Ja polecam swoje podejście do praktycznie każdej gry podczas pierwszego expienia postaci/poznawania. A mianowicie - baw się grą, obadaj sobie wszystko na spokojnie i przestawiaj granice. W gw2 takie podejscie jest szczególnie opłacalne bo za wszystko dostajesz nagrody. Na początku klasycznie - story, expienie, bieganie po mapie… bawi bo poznajesz skille, fabułę, świat gry, mechniki. Potem gdy już trochę to zaczyna nużyć to sprawdzam np crafting jak gdzieś się tam w mieście na niego natknę. Trochę się pobawię by to sprawdzić, nie robię tam niczego szczególnego, tak o, by zobaczyć z czym to się je. Po czym wracam do biegania po mapie za questami (serduszkami). O, event obok, lecę go robić. 5 min wspaniałej zabawy z bandą randomów później… Wow, zaliczyło mi też serduszko! Super. Btw, praktycznie każde serduszko obok gdzieś ma event (nie zawsze będzie odpalony w czasie gdy pójdziesz robić akurat questa) i za wykonanie tego eventu dostajesz też progres do serduszka “pomoc farmerowi”. W końcu zabicie bandytów jest taką samą pomocą jak podlewanie roślin.

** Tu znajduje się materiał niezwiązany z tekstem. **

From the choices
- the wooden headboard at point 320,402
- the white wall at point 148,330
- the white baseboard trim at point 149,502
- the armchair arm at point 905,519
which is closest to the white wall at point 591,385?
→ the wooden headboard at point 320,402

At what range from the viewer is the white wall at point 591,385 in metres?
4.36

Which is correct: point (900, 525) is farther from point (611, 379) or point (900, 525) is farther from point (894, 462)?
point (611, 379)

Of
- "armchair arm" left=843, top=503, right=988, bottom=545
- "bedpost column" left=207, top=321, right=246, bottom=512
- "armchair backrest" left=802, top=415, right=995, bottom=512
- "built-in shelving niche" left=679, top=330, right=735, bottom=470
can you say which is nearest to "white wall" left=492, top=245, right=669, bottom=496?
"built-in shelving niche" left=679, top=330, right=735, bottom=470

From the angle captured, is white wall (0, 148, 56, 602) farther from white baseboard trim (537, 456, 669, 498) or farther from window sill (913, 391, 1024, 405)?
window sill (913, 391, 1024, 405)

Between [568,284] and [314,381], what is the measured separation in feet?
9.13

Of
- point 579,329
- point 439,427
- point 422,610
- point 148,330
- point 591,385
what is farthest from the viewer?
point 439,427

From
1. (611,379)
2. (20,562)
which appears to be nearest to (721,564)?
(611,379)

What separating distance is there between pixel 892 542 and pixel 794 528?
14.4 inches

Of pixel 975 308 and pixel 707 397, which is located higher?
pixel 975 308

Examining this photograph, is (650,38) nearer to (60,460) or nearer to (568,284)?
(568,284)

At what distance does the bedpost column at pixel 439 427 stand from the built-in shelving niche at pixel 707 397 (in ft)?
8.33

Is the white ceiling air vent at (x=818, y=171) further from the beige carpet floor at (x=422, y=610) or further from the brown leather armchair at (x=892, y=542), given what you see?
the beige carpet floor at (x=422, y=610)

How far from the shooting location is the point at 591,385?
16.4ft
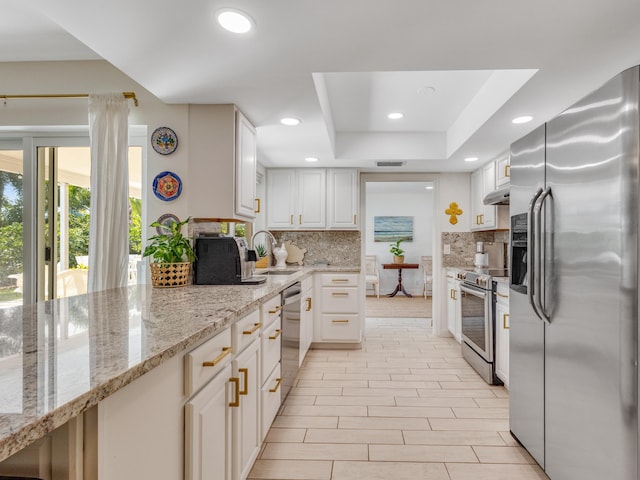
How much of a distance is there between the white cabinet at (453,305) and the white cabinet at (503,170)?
115cm

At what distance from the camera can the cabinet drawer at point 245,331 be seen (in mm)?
1555

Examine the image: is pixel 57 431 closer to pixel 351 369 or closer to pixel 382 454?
pixel 382 454

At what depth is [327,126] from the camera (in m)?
3.20

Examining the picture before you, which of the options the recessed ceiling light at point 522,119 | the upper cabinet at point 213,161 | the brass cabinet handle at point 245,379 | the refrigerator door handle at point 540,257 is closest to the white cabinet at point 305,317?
the upper cabinet at point 213,161

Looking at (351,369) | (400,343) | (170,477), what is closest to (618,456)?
(170,477)

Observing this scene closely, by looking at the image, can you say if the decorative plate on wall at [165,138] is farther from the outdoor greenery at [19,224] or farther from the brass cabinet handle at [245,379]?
the brass cabinet handle at [245,379]

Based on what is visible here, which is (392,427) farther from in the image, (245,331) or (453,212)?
(453,212)

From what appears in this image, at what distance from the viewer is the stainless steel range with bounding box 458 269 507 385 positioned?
3207mm

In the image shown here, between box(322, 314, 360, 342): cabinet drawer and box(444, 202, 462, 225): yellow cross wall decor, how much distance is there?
1824mm

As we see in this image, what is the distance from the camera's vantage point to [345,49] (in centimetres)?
189

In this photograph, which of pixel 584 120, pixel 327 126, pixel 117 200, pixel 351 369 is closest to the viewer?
pixel 584 120

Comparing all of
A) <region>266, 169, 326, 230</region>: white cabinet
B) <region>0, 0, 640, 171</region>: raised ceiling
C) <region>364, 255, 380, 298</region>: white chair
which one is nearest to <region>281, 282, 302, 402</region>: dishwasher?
<region>0, 0, 640, 171</region>: raised ceiling

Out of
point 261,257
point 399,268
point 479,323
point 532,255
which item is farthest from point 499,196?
point 399,268

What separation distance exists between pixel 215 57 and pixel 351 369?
2802 mm
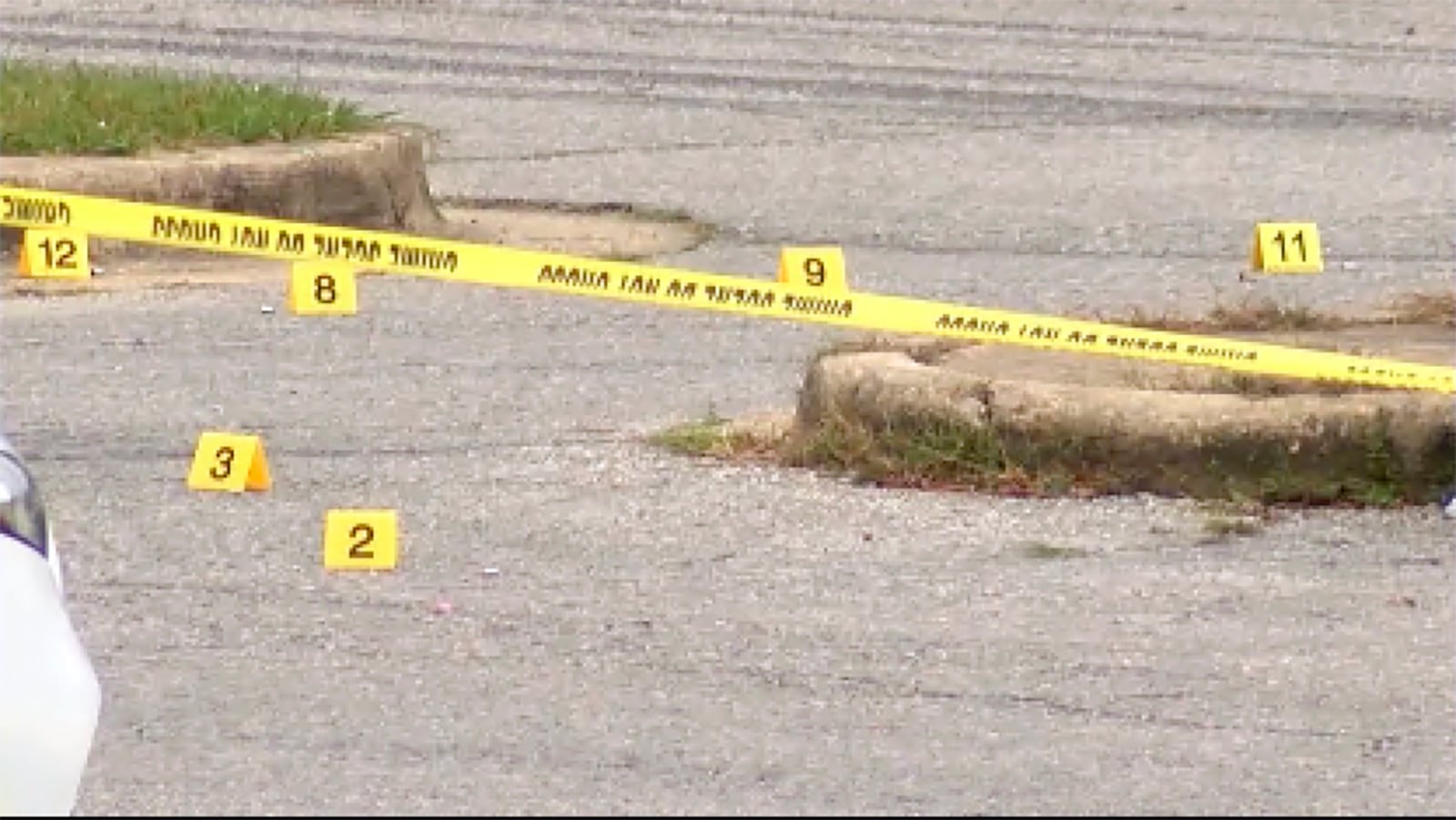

Następnie gdy i to zaczyna mnie nużyć to idę na dungeona. Hmm, nie ma żadnego party do którego mógłbym dołączyć, pewnie martwy tryb. A, co mi szkodzi, najwyżej anuluję - zakładam party. Nie zdążyłem nawet odejść od dungeona i już full party na story mode. Wow, to było szybkie. Idziemy na dungeona… 10-15 minut później (jako że nie było żadnych wymogów… to może to trochę potrwac jak dobierze samych nowych). I tu już jest jaranie się wyglądem bossów, mechanikami i ogólnie combatem. A także wkurzanie się na “niespodzianki” o których nie powiem, sam się przekonasz jak kiedyś pójdziesz na AC :stuck_out_tongue:.

A potem jeszcze sie okazało że mam farta i całkowicie przypadkowo trafiłem na world bossa. Akurat w krainie w której robiłem questy. Nie wiedziałem wtedy o tym, tylko patrzę “o, jakiś event”, patrzę na mapę - “hmm, nie widzę gdzie on jest”, więc pytam się “hi, what’s going on with nazwa event? I dont see where it is”, a ludzie odpisują że jest tu i tu, ale boss będzie dopiero za 5 minut, jednak by przyjść tu wczesniej itd. Idę a tam całe bagna zamienione w horror - jakieś zielone portale, na środku wielkie brzydkie “coś”, ogólnie czuć potęgę. A by było śmieszniej to była to jakaś dzika pora, graczy wielu nie było i “even failed”, a boss się rozdzielił i przelazł przez portale i zniknął. Wow.

Powiem tak : pierwsze podejście ale takie prawdziwe jest fajne, bo poznajesz grę, co chwila się czymś jarasz o ile nie robisz bezmyślnie questów. U mnie problem był gdy już dłużej pograłem, pozdobywałem wszystko co było do zdobycia (po za legendarkami, aż tak szalony by zbierać każdą jedną nie jestem, starcza mi te trzy które mam), zobaczyłem co było do zobaczenia… i obecnie wbijam w sumie od aktualizacji do aktualizacji. Która btw będzie za niedługo ^^

1lajk

Zdrowe podejście… u mnie też był kryzys który się prawie zbiegł z wprowadzeniem legendarnych armorów… dzieki temu zacząłem raidować i robie to do dziś regularnie… potem weszła zajawka na spvp ktore tyram po kilka - kilkanaście meczów dziennie.